Geconcludeerd wordt dat de aspecten archeologie en cultuurhistorie geen belemmeringen opleveren ten aanzien van de uitvoerbaarheid van het project.

4.3 Ecologie

In het kader van de uitvoerbaarheid van ruimtelijke plannen is het van belang om aandacht te besteden aan beschermde natuurwaarden. De effecten op natuurwaarden dienen te worden beoordeeld in relatie tot bestaande wet- en regelgeving op het gebied van soortenbescherming en gebiedsbescherming.

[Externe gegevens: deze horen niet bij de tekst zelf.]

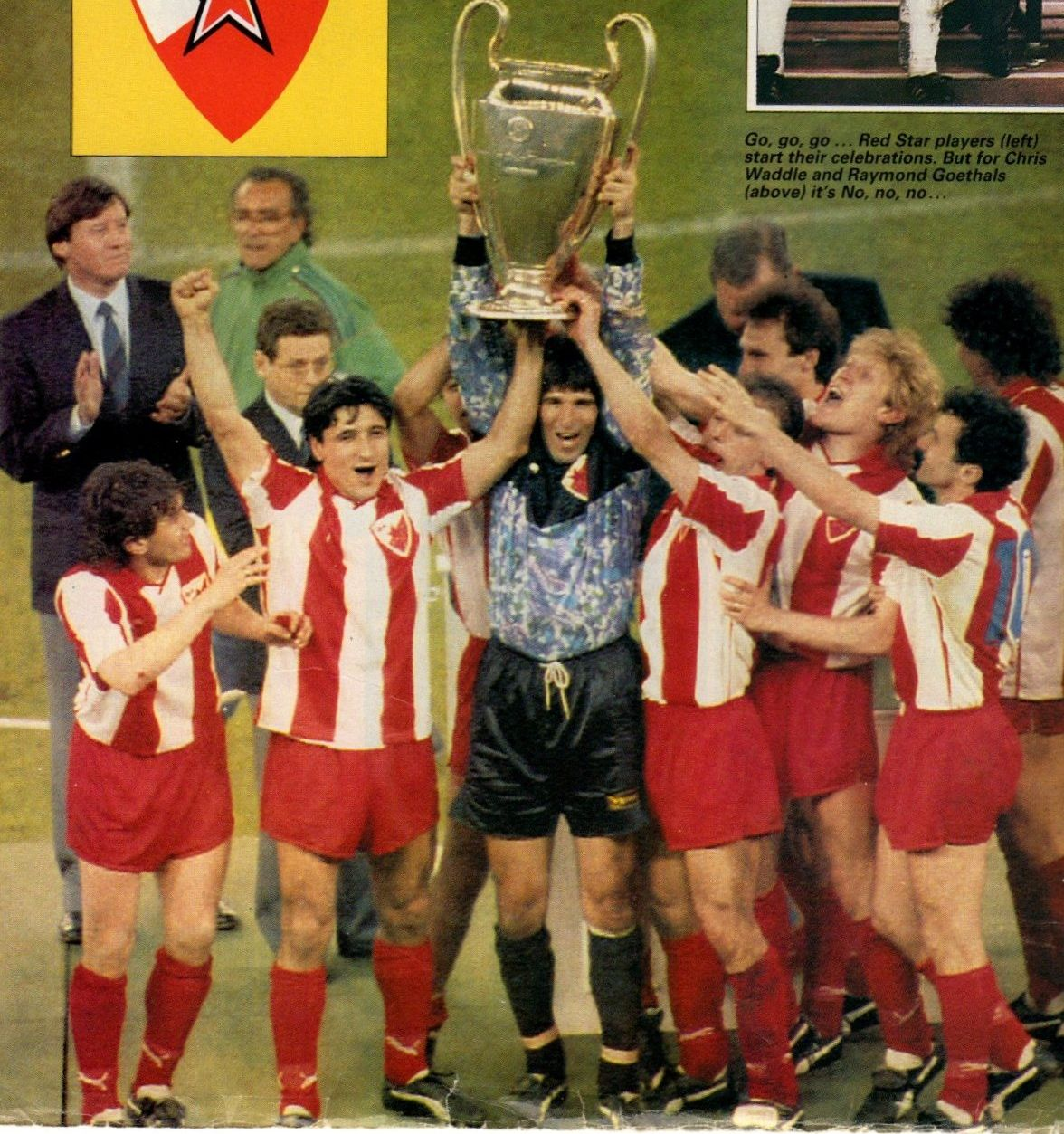 Red Star Belgrade With The European Cup In Bari In 1991 Red Star Belgrade Red Star Retro Football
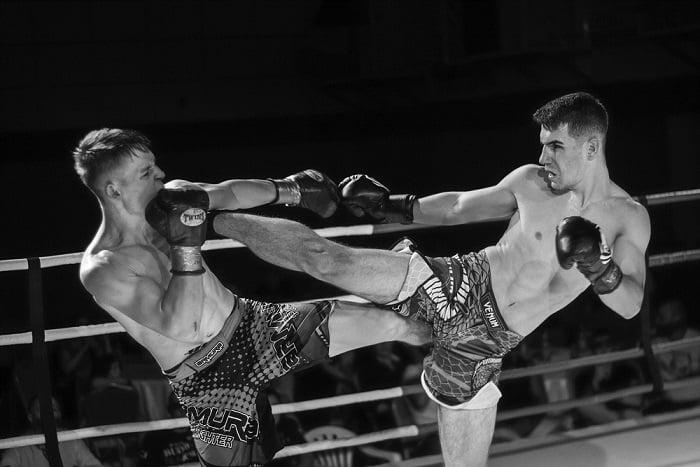 combattants de boxe pied-poing dans un ring, en combat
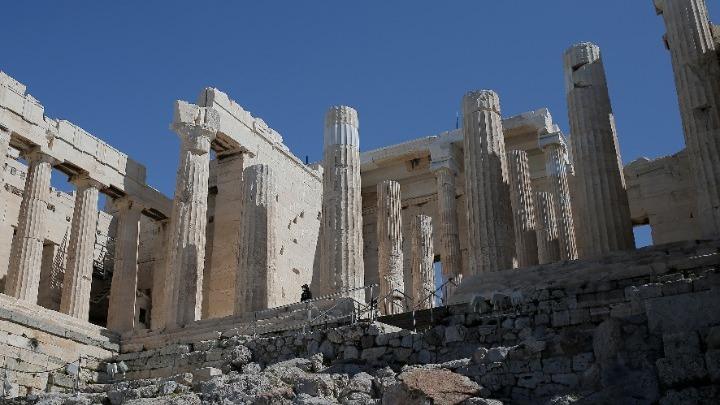 ΥΠΠΟΑ: Το ωράριο λειτουργίας των αρχαιολογικών χώρων κατά τις ημέρες του Πάσχα και του εορτασμού της Πρωτομαγιάς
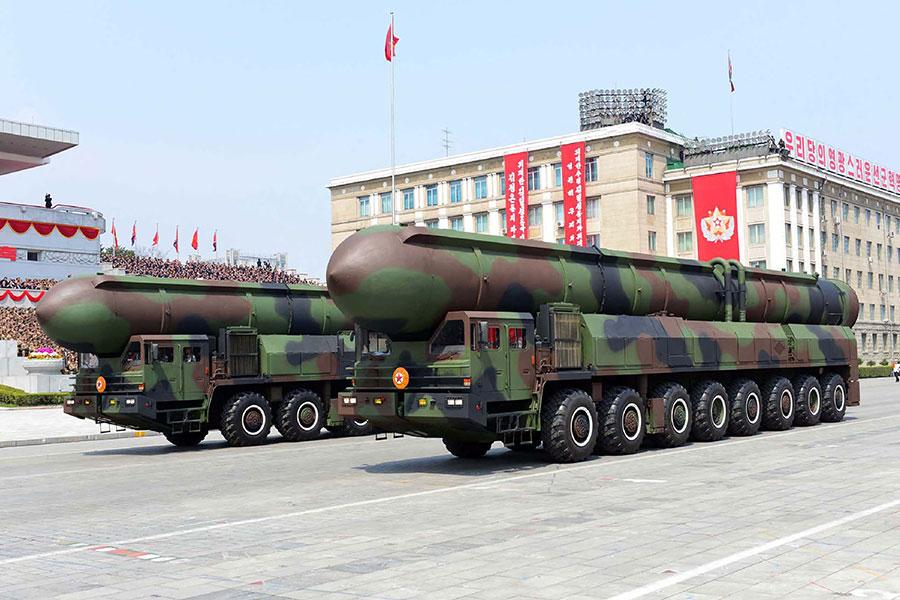 北韓在15日閱兵上展示裝載固態燃料火箭的罐體。(STR/AFP/Getty Images)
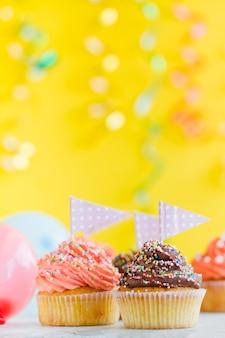 小さな旗のカップケーキ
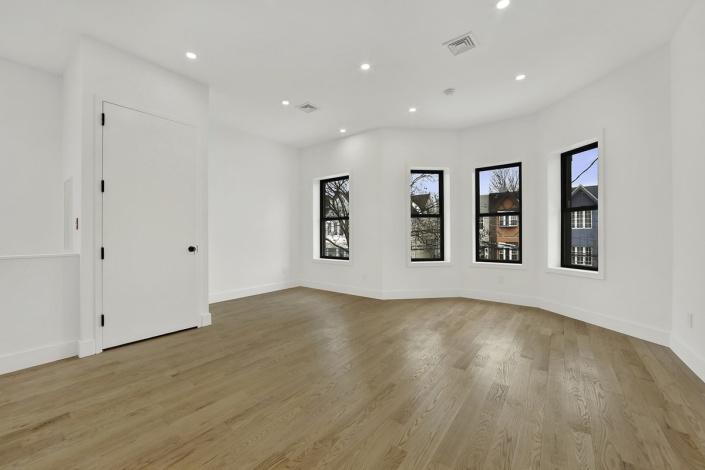 28 Shepherd Ave Brooklyn,New York 11208,Sold,28 Shepherd Ave,1237
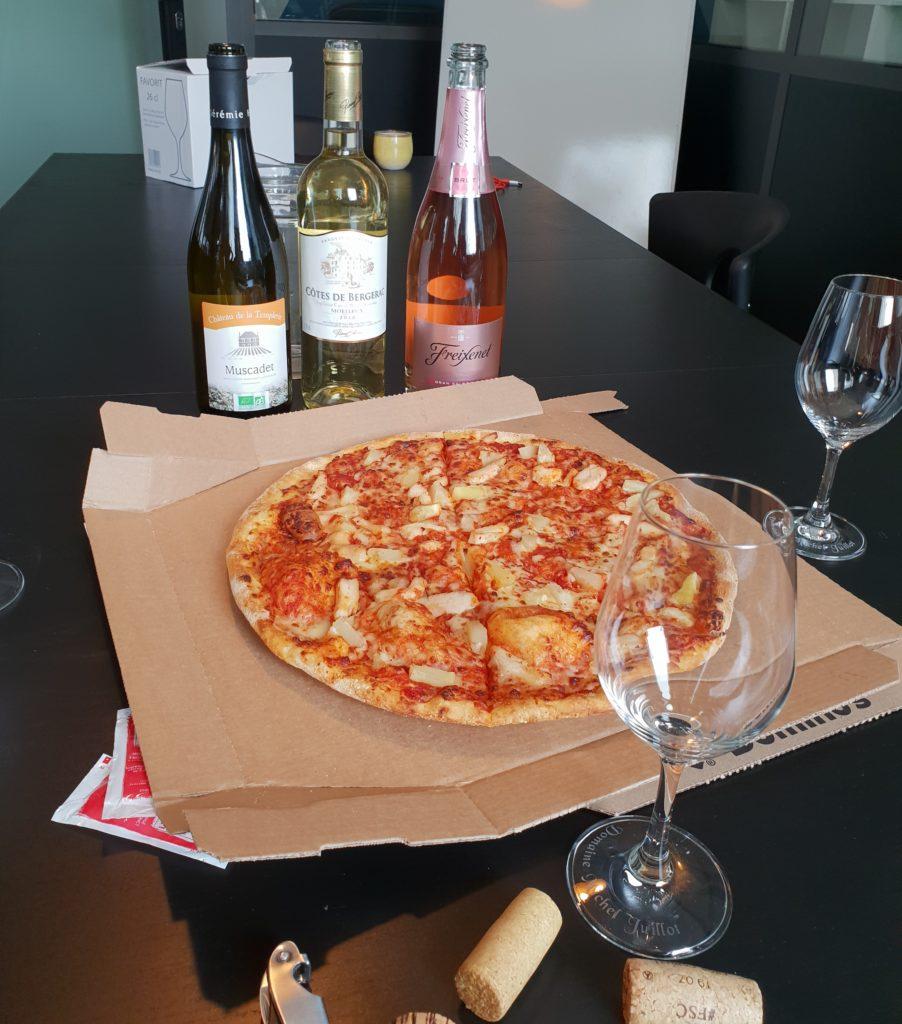 Photo d'une pizza hawaïenne avec du Muscadet, Bergerac Moelleux et rosé effervescent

Sinds 1 januari 2017 is de Wet natuurbescherming (Wnb) van kracht. In deze wet is zowel de bescherming van de flora- en faunasoorten vastgelegd, evenals de bescherming van specifieke natuurgebieden (Natura 2000-gebieden). De Wnb heeft onder andere de Flora- en faunawet en de Natuurbeschermingswet 1998 vervangen, waarin voorheen respectievelijk de soortenbescherming en de gebiedsbescherming was geregeld. Naast de Wnb zijn ook de provinciale structuurvisie en verordening relevant voor de gebiedsbescherming. Hierin is onder meer het behoud en de ontwikkeling van het Natuurnetwerk Nederland (NNN) (voorheen EHS, Ecologisch Hoofdstructuur) geregeld. Om de uitvoerbaarheid van het planvoornemen te toetsen, is een inventarisatie van natuurwaarden nodig.

Natuurtoets

In opdracht van de initiatiefnemer is een natuurtoets uitgevoerd om inzicht te krijgen in mogelijke effecten op aanwezige natuurwaarden die op kunnen treden door de beoogde ontwikkelingen. Het doel van deze natuurtoets is om na te gaan of aanvullend onderzoek in het kader van de Wet natuurbescherming (Wnb) of het provinciaal ruimtelijk natuurbeleid noodzakelijk is. Naast het raadplegen van bronnen is het plangebied ten behoeve van de inventarisatie op 18 januari 2021 bezocht door een ecoloog van BügelHajema Adviseurs. Het rapport van dit onderzoek (d.d. 22-03-2021) is bij deze ruimtelijke onderbouwing gevoegd als bijlage 4.

Gebiedsbescherming

Het plangebied grenst aan Natura 2000-gebied 'Alde Feanen' en NNN, waardoor hooguit effecten door externe werking mogelijk zijn. Daarbij kan gedacht worden aan effecten door stikstofdepositie of effecten van verstoring tijdens de sloop-, aanleg- en gebruiksfase. Voor de volledige toetsing wordt verwezen naar de natuurtoets (zie Bijlage 4).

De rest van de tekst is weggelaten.